__Written problem__
Print word for word the lines beginning with the one that contains "How large is" and running through the last of the Dataset items, including both the first and the final line.

Dataset items:
>> Start
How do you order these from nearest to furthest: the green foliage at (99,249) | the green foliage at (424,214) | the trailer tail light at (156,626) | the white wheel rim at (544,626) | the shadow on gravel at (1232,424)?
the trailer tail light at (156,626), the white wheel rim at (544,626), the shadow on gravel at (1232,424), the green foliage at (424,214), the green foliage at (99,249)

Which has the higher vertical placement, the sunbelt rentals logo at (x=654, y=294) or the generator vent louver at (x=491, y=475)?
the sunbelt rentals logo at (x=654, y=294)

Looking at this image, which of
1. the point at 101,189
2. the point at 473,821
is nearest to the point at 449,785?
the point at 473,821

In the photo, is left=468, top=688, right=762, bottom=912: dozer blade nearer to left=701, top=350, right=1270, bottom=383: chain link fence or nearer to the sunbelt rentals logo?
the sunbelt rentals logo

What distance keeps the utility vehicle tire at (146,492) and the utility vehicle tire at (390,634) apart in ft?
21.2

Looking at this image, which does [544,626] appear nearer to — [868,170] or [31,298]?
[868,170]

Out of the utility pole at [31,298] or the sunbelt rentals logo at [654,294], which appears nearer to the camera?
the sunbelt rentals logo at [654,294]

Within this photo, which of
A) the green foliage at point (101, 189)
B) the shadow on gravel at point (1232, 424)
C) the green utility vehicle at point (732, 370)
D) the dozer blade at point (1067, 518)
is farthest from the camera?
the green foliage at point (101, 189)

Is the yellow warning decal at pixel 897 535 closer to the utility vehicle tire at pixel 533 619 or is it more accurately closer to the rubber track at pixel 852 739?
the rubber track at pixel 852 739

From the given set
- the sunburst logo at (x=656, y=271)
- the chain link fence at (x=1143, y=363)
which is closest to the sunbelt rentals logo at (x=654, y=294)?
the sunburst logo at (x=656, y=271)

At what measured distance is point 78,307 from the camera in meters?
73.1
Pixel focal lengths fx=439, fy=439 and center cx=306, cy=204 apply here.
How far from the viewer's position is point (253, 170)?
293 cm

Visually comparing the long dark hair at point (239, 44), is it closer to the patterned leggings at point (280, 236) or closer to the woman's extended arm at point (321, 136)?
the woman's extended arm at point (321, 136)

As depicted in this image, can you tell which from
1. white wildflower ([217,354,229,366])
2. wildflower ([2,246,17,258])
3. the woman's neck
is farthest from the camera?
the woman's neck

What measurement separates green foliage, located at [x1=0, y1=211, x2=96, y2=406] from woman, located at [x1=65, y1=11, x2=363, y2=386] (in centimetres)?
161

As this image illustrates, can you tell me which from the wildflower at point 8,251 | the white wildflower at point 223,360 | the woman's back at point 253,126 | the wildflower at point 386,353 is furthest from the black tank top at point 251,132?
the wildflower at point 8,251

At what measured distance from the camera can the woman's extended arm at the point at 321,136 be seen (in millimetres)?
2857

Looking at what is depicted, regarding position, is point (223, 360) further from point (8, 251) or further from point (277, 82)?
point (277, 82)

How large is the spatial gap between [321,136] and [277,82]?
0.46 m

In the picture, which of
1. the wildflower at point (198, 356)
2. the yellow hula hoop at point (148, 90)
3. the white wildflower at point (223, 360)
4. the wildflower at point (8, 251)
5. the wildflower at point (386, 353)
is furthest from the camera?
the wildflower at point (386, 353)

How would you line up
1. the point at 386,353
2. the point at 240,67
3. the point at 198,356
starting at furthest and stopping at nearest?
>> End
__Answer for the task__
How large is the spatial gap between [321,136] and [277,82]?
0.46 m

In the picture, which of
1. the wildflower at point (198, 356)
2. the yellow hula hoop at point (148, 90)
3. the white wildflower at point (223, 360)
4. the wildflower at point (8, 251)
5. the wildflower at point (386, 353)
is furthest from the camera?
the wildflower at point (386, 353)

How would you line up
1. the point at 386,353
2. the point at 240,67
3. the point at 198,356
starting at furthest and stopping at nearest?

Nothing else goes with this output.